Juillet 2014, M. Vincent Le Chatelier, économiste à l’INRA déclarait doctement à Quimper, à la chambre d’agriculture du Finistère : « Dans dix ans, en Bretagne, il faudra produire deux fois plus de lait avec deux fois moins de paysans, il faut prendre notre part du marché mondial qui s’offre à nous ! ». Cela veut clairement dire que les paysans qui resteront en place devront produire quatre fois plus de lait qu’aujourd’hui. Toujours en juillet 2014, la coopérative Sodiaal lançait son opération séduction auprès de ses adhérents pour approvisionner l’usine Synutra de Carhaix ! Afin de fournir du lait aux Chinois. Depuis quelle désillusion pour les producteurs de lait qui ont voulu croire à ce mirage. Nous allons de cessations d’activités en faillites, de faillites en suicides, c’est un véritable carnage. Pour ceux qui n’auraient pas encore compris et qui ont encore de l’espoir, Mme Gwénola Floch- Penn (économiste à la chambre d’agriculture du Finistère) s’est durant le mois de mars 2017, largement exprimée sur le marché chinois, sa conclusion est sans appel : le marché chinois, à terme, sera positif et tout cela argumenté par des courbes, des statistiques et des prévisions de consommations…. et pas un mot sur la rémunération des paysans ! Et dire que cette dame est censée défendre les intérêts des agriculteurs, à sa décharge, elle n’affiche pas non plus 350 euros de revenu mensuel ! Une fois de plus les conseilleurs ne sont pas les payeurs.
Nous traversons la pire crise agricole depuis l’après guerre, cette crise est terrible tant par sa dureté que par sa durée, d’ailleurs, il paraît que nous ne sommes pas en crise, nous sommes en « mutation ». Et pourtant rien ne change véritablement, les paysans continuent à réclamer de produire plus et encore plus. Rien ne change dans l’organisation de l’agriculture et rien ne change vraiment dans la façon de produire. Ce dont l’agriculture à besoin ce ne sont pas de propos aussi lisses qu’insipides mais d’actes forts, radicaux et audacieux qui redonnent d’abord de l’espoir aux paysans et qui permettent aux jeunes paysans de faire des projets pour construire leur avenir.
En 2050 nous seront 9-10 milliards d’humains sur la planète et personne n’en parle, ou si peu. Cela aura des conséquences énormes, c’est la première fois de l’histoire de l’humanité que cela arrive, ce qui induit une part d’inconnue. Chacun voudra vivre, et c’est bien normal, il va nous falloir repenser l’agriculture de A à Z ! Repenser notre mode d’alimentation, notre mode d’approvisionnement alimentaire.
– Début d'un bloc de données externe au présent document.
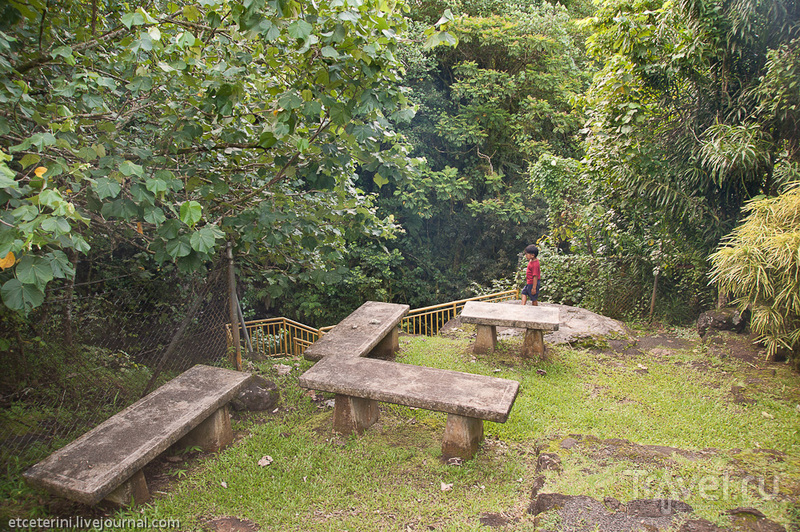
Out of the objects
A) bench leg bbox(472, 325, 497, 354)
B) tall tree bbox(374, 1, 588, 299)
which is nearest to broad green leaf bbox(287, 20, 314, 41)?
bench leg bbox(472, 325, 497, 354)

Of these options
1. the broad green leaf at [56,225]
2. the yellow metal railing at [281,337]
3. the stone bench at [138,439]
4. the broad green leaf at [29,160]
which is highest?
the broad green leaf at [29,160]

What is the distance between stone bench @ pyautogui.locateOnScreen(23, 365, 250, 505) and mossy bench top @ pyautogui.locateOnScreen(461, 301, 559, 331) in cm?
338

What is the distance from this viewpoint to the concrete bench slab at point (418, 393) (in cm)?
386

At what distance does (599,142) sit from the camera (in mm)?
8062

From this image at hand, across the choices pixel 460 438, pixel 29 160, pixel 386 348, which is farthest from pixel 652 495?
pixel 29 160

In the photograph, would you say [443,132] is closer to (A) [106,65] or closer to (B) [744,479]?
(A) [106,65]

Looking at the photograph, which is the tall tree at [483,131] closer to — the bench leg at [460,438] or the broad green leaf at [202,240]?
the bench leg at [460,438]

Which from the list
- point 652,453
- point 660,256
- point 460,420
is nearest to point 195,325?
point 460,420

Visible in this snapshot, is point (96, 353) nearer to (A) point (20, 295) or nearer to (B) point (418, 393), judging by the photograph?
(A) point (20, 295)

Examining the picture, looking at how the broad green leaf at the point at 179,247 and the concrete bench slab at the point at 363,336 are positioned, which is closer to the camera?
the broad green leaf at the point at 179,247

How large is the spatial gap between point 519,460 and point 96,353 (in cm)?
481

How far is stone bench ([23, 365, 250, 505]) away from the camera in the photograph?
3031 mm

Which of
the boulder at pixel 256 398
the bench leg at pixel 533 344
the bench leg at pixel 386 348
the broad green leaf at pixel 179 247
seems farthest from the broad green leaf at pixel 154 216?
the bench leg at pixel 533 344

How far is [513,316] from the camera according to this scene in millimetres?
6512
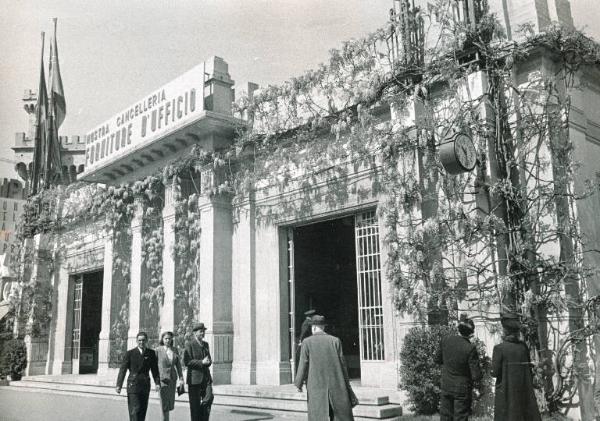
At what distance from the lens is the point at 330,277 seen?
1556 centimetres

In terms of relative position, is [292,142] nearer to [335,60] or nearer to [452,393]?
[335,60]

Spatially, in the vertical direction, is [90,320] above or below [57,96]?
below

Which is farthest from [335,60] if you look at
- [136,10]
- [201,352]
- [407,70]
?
[201,352]

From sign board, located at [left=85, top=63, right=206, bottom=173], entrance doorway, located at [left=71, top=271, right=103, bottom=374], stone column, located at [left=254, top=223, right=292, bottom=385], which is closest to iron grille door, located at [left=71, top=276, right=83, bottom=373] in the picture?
entrance doorway, located at [left=71, top=271, right=103, bottom=374]

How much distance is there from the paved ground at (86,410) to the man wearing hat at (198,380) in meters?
1.90

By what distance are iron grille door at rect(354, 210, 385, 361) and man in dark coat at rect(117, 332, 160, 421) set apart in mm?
4547

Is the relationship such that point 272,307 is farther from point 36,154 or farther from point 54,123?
point 36,154

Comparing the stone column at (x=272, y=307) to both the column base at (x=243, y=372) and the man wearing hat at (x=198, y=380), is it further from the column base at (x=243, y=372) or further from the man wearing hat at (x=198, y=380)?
the man wearing hat at (x=198, y=380)

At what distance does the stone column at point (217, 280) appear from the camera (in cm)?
1366

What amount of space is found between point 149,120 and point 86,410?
24.4ft

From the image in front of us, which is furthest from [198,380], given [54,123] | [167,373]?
[54,123]

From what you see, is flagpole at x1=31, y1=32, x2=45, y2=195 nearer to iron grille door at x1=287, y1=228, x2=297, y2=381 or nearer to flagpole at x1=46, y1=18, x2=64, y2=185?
flagpole at x1=46, y1=18, x2=64, y2=185

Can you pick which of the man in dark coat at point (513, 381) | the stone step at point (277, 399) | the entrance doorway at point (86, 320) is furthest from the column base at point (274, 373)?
the entrance doorway at point (86, 320)

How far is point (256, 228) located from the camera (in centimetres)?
1406
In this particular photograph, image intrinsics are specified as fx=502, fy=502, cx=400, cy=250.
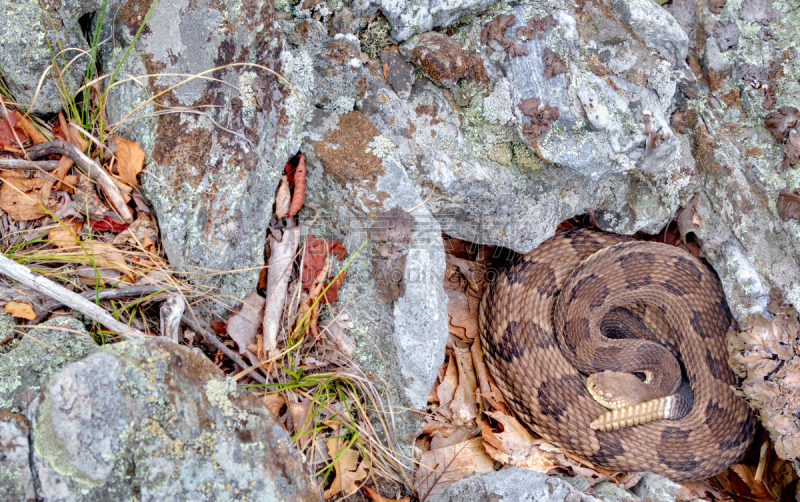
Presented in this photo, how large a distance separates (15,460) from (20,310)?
0.79 metres

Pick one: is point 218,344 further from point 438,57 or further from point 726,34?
point 726,34

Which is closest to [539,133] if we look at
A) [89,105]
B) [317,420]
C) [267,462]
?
[317,420]

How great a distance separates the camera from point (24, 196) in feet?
8.17

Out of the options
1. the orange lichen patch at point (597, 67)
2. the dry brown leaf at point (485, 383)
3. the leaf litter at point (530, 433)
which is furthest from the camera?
the dry brown leaf at point (485, 383)

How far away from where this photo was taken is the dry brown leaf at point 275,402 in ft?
9.02

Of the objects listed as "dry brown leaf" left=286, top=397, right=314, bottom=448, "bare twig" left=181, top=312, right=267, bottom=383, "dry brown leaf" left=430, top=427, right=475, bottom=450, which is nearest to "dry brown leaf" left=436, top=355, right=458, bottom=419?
"dry brown leaf" left=430, top=427, right=475, bottom=450

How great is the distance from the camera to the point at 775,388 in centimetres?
342

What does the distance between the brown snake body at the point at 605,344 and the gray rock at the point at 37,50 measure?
10.2 feet

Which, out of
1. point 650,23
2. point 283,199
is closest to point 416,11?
point 283,199

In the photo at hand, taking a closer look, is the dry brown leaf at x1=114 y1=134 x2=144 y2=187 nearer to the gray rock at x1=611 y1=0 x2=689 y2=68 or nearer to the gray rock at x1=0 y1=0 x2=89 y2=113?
the gray rock at x1=0 y1=0 x2=89 y2=113

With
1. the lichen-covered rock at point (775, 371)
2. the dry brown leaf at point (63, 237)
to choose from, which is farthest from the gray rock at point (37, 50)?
the lichen-covered rock at point (775, 371)

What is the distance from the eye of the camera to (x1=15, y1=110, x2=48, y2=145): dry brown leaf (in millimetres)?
2566

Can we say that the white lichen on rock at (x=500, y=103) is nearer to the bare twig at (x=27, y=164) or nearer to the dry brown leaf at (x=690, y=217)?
the dry brown leaf at (x=690, y=217)

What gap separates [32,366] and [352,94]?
6.84ft
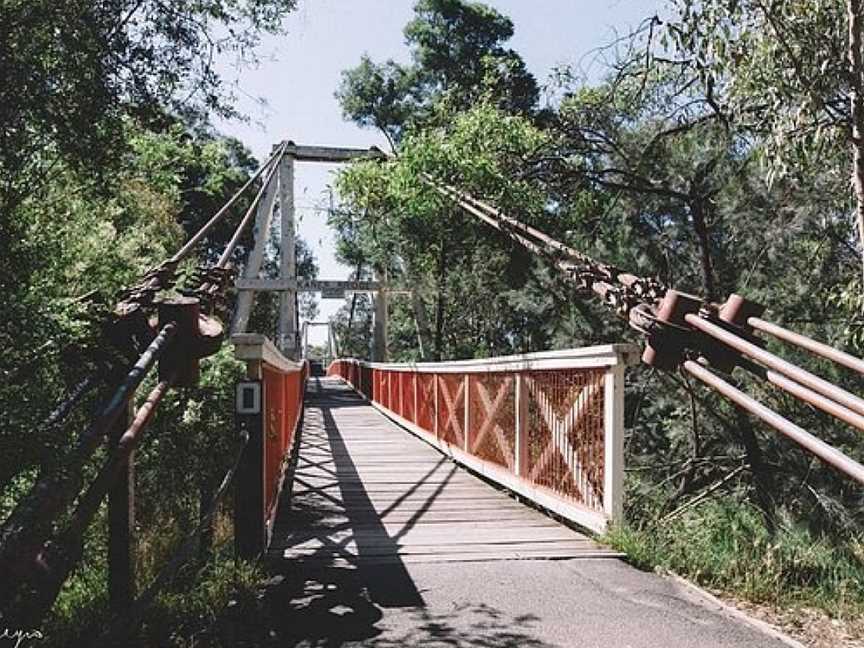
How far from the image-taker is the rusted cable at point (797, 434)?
1576mm

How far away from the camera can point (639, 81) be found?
444 centimetres

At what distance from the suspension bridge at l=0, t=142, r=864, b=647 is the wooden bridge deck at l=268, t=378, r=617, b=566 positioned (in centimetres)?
2

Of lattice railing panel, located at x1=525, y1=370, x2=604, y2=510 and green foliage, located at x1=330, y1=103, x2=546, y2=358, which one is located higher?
green foliage, located at x1=330, y1=103, x2=546, y2=358

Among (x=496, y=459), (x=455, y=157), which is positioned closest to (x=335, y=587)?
(x=496, y=459)

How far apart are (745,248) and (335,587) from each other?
3.12m

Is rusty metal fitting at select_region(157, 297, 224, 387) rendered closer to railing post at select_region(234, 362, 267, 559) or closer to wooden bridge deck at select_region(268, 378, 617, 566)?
railing post at select_region(234, 362, 267, 559)

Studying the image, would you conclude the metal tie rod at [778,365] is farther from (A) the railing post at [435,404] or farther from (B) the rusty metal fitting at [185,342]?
(A) the railing post at [435,404]

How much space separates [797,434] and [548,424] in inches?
92.1

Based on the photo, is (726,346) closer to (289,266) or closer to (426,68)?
(426,68)

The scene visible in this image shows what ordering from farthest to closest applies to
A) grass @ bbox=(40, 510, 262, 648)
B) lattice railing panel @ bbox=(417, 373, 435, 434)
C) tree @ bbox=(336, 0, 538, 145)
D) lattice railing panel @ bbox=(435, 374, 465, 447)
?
tree @ bbox=(336, 0, 538, 145), lattice railing panel @ bbox=(417, 373, 435, 434), lattice railing panel @ bbox=(435, 374, 465, 447), grass @ bbox=(40, 510, 262, 648)

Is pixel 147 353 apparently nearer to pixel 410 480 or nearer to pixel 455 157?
pixel 410 480

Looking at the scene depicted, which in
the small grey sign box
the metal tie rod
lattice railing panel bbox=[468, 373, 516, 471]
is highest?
the metal tie rod

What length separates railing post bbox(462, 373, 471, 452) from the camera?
5.93m

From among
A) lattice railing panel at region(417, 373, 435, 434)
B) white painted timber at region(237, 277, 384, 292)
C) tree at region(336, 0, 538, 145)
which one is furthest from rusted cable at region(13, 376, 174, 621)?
white painted timber at region(237, 277, 384, 292)
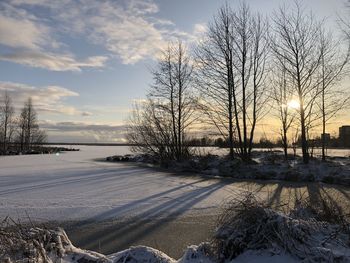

Récemment l’ONU dans son journal sur l’environnement préconisait l’arrêt progressif de l’industrialisation de l’agriculture et nous, nous y allons à bras ouverts. Quel manque de clairvoyance de nos décideurs ! En effet l’industrialisation de l’agriculture a des conséquences terribles. Quelles soient écologiques, sociétales, économiques ou tout à la fois, elles commencent à être bien identifiées. Et si rien ne change nous pouvons penser que cette industrialisation de l’agriculture nous mènera tout droit à la fin de notre civilisation comme d’autres civilisations ont disparu, avant la nôtre, pour les mêmes raisons. Ce qui se joue dans les semaines voir les mois qui viennent ce n’est pas tant l’ avenir de l’agriculture, encore moins le sort des paysans (eux, on s’en moque éperdument et depuis fort longtemps). Non, ce qui se joue c’est tout simplement notre capacité à nous nourrir. Il faut bien comprendre par là, notre capacité à produire notre nourriture. Pour un peuple, une nation, il n’y a rien de plus noble que la liberté, et la liberté d’un peuple passe obligatoirement par sa capacité à se nourrir.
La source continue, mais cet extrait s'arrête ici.